Daley: We announced the open sourcing of Kettle, which is our data integration product. Also, we changed the license over to an Apache license to make it, if you will, more consumable by that community, because most of the things that are around Big Data - Hadoop and a lot of NoSQL technologies - are all in Apache. We thought about that for quite a while. We talked with a lot of different partners and community members from Apache and they were all completely open arms in terms of bring it over, we'd love to have it. They like to keep things pure in that environment, so it's a much more natural fit to put it in there. It was a good move for us.
Lawson: What's the other announcement?
Daley: The next announcement is a strategic joint development partnership with DataStax, which is the company behind another Apache open source project called Cassandra. It's one of the more popular NoSQL technologies on the market. The founders of DataStax were the original creators and architects of Cassandra. We've been working with them for about a quarter now and doing a lot of development. The product is already available for people to start downloading Pentaho Kettle, which immediately has tight integration with Cassandra. One of the biggest things the guys over there were asking for was help on showing people how to use it, how to get data in and out of Cassandra, how to report and do analytics against it, so we've also created a lot of how-to video documentation.
Hadoop is more of a file processing system and uses Map Reduce. In terms of storage, you use things like Cassandra or H-Base. Once Hadoop is done processing the data, you're going to store it in some type of a file or some type of a database. So Hadoop uses Map Reduce technology then to get over into things like Cassandra, which is a NoSQL database. It's very capable of handling unstructured data and real-time data, as well as structured data.

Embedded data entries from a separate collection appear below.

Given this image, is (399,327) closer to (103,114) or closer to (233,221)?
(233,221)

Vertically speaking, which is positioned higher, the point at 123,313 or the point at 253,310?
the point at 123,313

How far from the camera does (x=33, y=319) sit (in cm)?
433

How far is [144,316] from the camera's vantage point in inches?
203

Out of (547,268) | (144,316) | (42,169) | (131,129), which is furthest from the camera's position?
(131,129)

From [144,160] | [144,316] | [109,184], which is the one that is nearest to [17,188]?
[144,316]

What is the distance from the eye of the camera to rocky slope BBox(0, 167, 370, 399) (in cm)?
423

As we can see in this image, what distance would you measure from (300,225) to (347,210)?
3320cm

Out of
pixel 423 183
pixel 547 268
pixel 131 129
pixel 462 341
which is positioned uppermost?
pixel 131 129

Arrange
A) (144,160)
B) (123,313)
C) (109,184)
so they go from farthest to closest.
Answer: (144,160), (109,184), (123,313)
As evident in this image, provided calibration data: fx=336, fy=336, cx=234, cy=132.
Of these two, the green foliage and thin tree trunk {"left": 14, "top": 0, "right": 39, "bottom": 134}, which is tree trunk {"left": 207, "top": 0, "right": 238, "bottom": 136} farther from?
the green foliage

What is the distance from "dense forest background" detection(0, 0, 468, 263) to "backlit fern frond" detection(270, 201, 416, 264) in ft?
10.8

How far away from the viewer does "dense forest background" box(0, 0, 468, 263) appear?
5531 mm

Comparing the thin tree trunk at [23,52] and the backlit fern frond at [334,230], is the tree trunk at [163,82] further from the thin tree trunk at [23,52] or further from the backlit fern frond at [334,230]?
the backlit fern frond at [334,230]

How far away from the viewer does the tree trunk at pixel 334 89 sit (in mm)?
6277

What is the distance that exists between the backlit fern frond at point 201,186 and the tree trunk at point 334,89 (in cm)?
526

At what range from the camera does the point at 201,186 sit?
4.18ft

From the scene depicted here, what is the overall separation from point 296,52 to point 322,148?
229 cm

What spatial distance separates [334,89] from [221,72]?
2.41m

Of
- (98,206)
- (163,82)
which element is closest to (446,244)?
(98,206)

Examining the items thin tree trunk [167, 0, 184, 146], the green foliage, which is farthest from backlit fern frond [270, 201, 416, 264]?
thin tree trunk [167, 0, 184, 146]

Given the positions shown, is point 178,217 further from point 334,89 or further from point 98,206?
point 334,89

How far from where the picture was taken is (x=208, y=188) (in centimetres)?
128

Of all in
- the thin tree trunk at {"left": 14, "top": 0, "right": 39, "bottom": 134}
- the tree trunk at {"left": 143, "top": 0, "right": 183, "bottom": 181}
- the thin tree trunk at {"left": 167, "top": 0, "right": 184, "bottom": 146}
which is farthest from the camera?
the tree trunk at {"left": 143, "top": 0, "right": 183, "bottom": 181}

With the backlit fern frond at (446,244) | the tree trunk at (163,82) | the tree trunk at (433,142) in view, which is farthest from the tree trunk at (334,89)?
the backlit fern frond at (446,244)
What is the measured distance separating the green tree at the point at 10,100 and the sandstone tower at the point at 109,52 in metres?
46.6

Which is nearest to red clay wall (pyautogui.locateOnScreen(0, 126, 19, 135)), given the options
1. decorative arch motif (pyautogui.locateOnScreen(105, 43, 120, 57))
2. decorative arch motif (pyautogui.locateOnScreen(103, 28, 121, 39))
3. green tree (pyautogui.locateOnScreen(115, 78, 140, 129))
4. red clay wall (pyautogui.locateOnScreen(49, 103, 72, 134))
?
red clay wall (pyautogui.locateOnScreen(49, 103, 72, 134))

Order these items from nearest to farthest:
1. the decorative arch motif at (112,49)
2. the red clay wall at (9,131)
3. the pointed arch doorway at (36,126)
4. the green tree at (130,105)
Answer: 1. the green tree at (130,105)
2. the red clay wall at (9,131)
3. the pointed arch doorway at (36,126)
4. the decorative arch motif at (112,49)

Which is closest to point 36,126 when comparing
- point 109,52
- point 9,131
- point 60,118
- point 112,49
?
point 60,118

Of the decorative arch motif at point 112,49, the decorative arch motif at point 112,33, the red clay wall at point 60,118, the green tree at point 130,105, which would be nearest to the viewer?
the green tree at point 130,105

Lawson: We're starting to see a fairly dense stack of technology around Big Data and I think it's very confusing for people to understand what they're going to need and how it all plays together. So could you talk a bit about what you add to the pile stack and why you felt it was important to integrate with Cassandra and how you see the Big Data stack playing out?

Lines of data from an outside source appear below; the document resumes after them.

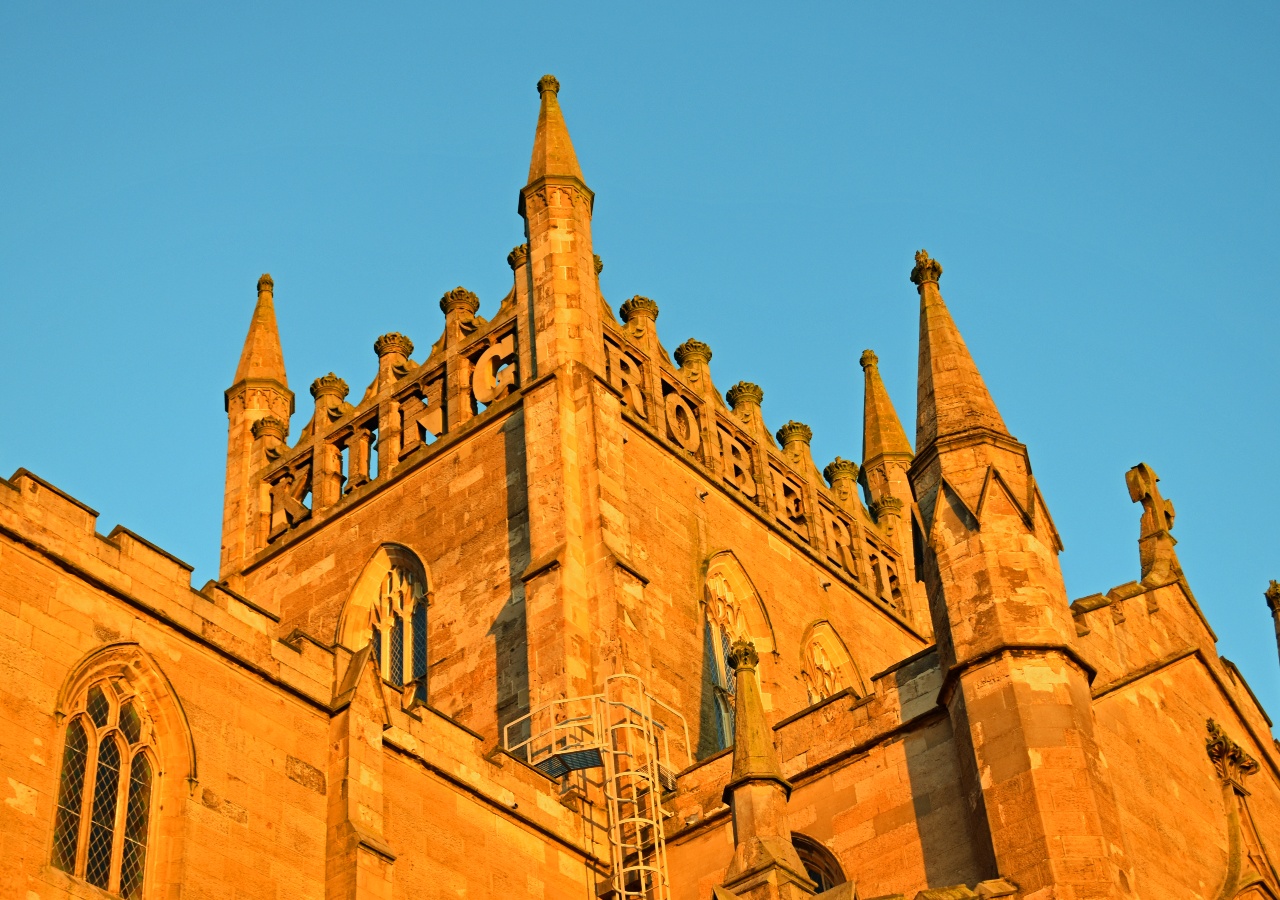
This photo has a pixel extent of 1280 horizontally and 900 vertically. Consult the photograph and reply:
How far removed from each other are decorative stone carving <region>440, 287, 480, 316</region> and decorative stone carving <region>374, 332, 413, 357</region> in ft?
4.58

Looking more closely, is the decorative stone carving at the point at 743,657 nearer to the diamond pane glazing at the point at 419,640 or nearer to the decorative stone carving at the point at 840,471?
the diamond pane glazing at the point at 419,640

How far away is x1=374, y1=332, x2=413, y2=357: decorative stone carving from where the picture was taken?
36.6m

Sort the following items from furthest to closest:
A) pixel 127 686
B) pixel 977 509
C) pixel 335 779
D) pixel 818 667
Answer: pixel 818 667
pixel 977 509
pixel 335 779
pixel 127 686

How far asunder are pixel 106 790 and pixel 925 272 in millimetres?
13521

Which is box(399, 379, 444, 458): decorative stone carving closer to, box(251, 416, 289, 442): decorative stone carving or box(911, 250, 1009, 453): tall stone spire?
box(251, 416, 289, 442): decorative stone carving

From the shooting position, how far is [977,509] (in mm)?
23828

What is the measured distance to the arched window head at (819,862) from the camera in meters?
23.9

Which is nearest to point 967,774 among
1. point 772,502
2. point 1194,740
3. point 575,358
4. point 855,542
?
point 1194,740

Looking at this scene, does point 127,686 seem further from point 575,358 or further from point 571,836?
point 575,358

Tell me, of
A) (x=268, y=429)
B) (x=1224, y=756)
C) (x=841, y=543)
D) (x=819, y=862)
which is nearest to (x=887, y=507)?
(x=841, y=543)

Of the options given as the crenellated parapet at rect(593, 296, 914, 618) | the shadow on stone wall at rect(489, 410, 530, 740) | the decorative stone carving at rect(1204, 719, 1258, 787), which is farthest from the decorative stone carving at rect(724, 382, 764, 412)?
the decorative stone carving at rect(1204, 719, 1258, 787)

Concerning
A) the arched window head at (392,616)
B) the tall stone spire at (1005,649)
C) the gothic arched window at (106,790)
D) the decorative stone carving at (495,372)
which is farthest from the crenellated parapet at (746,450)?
the gothic arched window at (106,790)

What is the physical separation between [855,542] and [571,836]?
47.9 ft

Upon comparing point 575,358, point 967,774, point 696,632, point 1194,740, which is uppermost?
point 575,358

Daley: First of all, in terms of the environment, it's not going to be just a one-stop shop for any of these technologies. What we see out in the field and customers are actually putting these things into production is a very clear hybrid environment. So, Hadoop will coexist with NoSQLs like a Cassandra and they're also going to coexist with existing relational data technologies and even some of the high-performance analytical engines. If you think about a Hadoop or a NoSQL, they're not meant to go through and entirely rip and replace existing relational environments. They're there to augment those environments.